The bag itself is a hybrid object and in that sense an epochal one. The checkered polypropylene sack of Chinese manufacture became a visual constant of the 90s across the entire post-Soviet space. English-language anthropologists would later call it the «Ghana-must-go bag» or the «Bangladeshi laundry bag», but for our region it is first of all the «Chinese baul», inseparable from shuttle trading.
In parallel with the market bustle, a quiet, persistent work of redefinition was under way: in November 1993 the first tenge appeared, and from the very first releases the Kazakhstani banknotes assembled a new national pantheon: Al-Farabi, Suyunbai, Chokan Valikhanov, Abai, Abylai-khan.
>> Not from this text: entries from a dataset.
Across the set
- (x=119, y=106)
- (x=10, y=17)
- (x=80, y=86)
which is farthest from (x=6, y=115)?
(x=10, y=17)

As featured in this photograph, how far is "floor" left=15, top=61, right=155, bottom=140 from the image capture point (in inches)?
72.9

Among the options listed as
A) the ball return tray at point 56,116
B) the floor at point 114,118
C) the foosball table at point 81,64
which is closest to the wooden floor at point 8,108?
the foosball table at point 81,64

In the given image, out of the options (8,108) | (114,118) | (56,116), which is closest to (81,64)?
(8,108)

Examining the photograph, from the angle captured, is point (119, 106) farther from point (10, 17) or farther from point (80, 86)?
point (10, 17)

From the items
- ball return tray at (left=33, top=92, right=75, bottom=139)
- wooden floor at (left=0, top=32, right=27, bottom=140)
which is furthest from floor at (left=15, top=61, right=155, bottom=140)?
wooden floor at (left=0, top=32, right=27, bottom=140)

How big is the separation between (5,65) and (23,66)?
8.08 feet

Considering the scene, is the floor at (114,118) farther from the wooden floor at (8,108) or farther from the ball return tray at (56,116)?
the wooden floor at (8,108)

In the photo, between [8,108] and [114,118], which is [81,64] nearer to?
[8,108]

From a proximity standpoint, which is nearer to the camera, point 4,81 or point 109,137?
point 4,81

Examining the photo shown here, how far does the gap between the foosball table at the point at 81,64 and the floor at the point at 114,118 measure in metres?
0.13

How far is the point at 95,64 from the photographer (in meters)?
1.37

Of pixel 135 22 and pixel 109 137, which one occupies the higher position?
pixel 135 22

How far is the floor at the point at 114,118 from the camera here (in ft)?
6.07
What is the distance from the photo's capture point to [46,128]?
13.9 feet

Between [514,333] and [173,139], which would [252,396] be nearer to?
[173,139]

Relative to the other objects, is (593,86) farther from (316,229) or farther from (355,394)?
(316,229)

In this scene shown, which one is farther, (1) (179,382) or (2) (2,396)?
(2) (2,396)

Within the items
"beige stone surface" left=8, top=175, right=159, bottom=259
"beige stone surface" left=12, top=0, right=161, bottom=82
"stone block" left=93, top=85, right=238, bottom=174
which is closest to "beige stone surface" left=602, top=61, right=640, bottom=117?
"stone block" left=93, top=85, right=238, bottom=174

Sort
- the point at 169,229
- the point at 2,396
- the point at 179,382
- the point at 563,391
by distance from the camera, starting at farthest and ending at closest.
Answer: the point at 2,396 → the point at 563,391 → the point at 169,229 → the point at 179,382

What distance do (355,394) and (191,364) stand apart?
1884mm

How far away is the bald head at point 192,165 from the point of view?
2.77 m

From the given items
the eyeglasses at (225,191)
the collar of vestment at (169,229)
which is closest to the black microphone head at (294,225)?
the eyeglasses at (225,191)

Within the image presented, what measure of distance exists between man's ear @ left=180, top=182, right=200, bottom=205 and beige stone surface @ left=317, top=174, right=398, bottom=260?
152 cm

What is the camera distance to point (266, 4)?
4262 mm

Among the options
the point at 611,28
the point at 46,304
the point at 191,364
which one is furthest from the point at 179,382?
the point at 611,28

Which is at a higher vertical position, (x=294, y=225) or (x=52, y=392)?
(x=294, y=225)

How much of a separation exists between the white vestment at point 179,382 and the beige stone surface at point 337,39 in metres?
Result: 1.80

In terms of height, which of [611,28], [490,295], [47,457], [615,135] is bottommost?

Money became a micro-gallery of memory being recovered.
Interpretation
The baul is the constant companion of the Kazakhstani bazaar. A newspaper is pinned to it, an attempt to fix an instant snapshot of a rapidly changing world.
The caps carry the first Kazakhstani banknotes, sewn on top. People once said «bread is the head of everything»; in the era of Kazakhstan’s formation that formula shifted slightly. The banknotes are also a return to history, a bow to the eras preceding the Kazakh SSR: to Orda and to Alash.
Object
Shopper «BAUL». A tall shopper bag in dense fabric with vertical stripes references the famous «Chinese» bauls of the 90s, the ones carried to the bazaar and used by shuttle traders. The form is made more refined and urban: rigid handles, a long shoulder strap.
On the front, an archival TARIH tag describes the bag as an object of the era of bazaars and precarious trading trips, and above it a small sewn-on patch carries a notional market name. This is no longer simply a household bag but a reinterpreted container for the memory of the first wave of wild capitalism in Kazakhstan. The patch on the right side of the bag references a popular Kazakhstani newspaper («Вечерняя Алма-Ата»). In our interpretation it is called «Весенний Алматы 00х». The text below is dedicated to the Green Bazaar, a beloved city place that may soon all but vanish from the urban fabric yet will remain in the city’s memory. The mention of the «third issue» refers to the fact that this is our third drop.